> _TASK PROMPT_: In the records below, set down word for word the lines starting with the one that contains "Horizontally the image" and ending with the one that contains "23.3 inches", both included. Copy only those lines.

Stored data

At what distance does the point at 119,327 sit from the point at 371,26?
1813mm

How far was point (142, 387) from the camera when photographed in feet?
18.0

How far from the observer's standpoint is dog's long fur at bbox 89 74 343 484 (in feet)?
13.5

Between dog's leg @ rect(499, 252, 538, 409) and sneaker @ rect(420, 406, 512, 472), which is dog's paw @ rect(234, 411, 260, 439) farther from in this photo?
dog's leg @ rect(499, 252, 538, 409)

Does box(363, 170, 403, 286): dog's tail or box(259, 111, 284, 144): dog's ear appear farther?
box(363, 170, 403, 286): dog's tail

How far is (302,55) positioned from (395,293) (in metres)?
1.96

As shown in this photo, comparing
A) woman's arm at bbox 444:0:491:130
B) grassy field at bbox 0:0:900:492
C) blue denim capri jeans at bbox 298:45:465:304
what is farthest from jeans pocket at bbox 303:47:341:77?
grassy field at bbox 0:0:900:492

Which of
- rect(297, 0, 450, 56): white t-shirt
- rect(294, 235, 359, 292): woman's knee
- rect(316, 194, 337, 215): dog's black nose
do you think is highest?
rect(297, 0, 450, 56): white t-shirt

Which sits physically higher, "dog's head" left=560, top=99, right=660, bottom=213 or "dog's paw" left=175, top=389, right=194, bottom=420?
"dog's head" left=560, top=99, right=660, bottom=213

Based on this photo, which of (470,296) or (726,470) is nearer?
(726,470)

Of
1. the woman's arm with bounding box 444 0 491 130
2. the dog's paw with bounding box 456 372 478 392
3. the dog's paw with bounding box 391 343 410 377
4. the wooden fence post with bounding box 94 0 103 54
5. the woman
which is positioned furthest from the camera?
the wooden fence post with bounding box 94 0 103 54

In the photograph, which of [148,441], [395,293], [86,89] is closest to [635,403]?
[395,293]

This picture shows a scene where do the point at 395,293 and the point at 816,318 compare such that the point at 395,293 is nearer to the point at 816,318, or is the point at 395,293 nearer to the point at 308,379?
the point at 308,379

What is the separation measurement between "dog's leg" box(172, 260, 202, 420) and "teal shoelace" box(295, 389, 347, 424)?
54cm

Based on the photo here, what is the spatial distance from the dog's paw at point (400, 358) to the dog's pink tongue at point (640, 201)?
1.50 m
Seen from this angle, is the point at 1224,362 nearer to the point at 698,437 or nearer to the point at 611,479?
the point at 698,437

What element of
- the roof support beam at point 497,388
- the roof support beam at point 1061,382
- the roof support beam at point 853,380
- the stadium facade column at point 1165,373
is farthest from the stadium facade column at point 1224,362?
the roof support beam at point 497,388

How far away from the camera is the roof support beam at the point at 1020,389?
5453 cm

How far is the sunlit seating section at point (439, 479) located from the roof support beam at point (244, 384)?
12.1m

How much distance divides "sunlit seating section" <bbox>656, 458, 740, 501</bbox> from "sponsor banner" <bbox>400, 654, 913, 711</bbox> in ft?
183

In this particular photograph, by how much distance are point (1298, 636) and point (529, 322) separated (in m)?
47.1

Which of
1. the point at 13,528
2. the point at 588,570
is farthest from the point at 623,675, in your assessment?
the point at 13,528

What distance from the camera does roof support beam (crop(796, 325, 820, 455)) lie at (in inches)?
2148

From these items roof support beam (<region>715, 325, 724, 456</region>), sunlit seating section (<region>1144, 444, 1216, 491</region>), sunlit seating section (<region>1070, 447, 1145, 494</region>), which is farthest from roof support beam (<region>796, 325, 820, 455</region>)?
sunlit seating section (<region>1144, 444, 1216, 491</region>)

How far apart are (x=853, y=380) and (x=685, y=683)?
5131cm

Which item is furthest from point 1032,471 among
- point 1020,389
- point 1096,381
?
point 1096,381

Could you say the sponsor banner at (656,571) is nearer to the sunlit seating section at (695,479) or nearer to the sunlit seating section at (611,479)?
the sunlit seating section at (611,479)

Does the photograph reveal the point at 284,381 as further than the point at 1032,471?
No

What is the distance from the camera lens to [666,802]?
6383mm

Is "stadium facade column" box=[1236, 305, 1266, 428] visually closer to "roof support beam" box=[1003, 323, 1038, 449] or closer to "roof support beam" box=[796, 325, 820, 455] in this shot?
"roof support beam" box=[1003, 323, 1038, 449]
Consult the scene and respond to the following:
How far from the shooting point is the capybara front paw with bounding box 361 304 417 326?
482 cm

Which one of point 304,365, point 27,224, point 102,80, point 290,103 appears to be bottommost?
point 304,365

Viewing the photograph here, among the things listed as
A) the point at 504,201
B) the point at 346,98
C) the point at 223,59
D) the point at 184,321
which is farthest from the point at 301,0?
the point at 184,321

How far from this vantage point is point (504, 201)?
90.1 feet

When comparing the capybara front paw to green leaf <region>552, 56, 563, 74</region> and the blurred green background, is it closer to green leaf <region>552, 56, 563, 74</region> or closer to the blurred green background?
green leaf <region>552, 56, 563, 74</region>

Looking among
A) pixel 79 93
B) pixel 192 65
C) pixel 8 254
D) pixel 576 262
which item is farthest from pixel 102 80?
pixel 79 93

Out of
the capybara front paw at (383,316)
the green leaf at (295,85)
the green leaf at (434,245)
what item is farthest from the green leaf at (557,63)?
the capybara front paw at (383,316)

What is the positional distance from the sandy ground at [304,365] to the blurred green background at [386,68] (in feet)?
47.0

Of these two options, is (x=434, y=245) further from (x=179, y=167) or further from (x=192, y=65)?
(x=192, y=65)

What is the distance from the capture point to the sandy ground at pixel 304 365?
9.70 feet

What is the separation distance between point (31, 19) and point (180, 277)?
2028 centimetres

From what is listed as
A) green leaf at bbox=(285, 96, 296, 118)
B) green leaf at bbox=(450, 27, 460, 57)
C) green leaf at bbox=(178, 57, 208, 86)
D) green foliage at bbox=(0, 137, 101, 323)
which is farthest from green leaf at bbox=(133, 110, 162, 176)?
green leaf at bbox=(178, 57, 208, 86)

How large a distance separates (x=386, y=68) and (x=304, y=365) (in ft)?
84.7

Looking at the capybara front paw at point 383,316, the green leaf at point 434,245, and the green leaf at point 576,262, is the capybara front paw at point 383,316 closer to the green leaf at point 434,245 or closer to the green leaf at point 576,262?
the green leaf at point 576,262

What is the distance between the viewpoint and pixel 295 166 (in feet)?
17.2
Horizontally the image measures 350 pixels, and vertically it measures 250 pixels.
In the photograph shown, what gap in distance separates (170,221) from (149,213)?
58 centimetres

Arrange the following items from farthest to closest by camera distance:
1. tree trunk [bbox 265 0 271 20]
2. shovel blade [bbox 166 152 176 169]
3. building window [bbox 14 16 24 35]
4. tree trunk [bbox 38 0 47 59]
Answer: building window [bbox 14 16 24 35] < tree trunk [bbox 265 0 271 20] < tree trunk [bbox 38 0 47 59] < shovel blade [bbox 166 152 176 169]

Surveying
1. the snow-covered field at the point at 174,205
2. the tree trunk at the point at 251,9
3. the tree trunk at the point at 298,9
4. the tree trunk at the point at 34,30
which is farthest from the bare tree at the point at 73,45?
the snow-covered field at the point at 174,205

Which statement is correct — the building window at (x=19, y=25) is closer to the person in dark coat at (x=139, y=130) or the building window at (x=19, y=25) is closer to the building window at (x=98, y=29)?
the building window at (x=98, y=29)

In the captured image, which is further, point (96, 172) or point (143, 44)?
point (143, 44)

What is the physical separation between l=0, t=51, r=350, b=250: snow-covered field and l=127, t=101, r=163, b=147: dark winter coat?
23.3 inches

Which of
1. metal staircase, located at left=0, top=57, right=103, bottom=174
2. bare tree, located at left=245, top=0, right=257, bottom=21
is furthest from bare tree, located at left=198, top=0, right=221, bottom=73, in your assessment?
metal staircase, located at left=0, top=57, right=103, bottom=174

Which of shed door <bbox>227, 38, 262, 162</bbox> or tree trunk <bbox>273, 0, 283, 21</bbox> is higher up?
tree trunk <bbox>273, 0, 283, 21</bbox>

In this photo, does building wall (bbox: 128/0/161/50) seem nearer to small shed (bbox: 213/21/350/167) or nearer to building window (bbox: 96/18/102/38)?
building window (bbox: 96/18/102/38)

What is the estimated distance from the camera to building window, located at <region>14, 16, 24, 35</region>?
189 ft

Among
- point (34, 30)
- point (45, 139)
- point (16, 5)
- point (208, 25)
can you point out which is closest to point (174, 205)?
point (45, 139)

> _RESULT_:
Horizontally the image measures 350 pixels, and vertically it measures 250 pixels.
In the photograph shown, what gap in distance separates (170,221) from (149,213)?
58 centimetres

Arrange the following items from farthest to closest by camera distance:
1. tree trunk [bbox 265 0 271 20]
2. shovel blade [bbox 166 152 176 169]
3. building window [bbox 14 16 24 35]
4. tree trunk [bbox 38 0 47 59]
Answer: building window [bbox 14 16 24 35] < tree trunk [bbox 265 0 271 20] < tree trunk [bbox 38 0 47 59] < shovel blade [bbox 166 152 176 169]

Surveying
1. the snow-covered field at the point at 174,205
2. the tree trunk at the point at 251,9
3. the tree trunk at the point at 298,9
4. the tree trunk at the point at 34,30
which is farthest from the bare tree at the point at 73,45?
the snow-covered field at the point at 174,205

Which statement is correct — the building window at (x=19, y=25) is closer to the person in dark coat at (x=139, y=130) or the building window at (x=19, y=25) is closer to the building window at (x=98, y=29)?
the building window at (x=98, y=29)

In the captured image, which is further, point (96, 172) or point (143, 44)?
point (143, 44)

What is the physical separation between l=0, t=51, r=350, b=250: snow-covered field and l=127, t=101, r=163, b=147: dark winter coat?
23.3 inches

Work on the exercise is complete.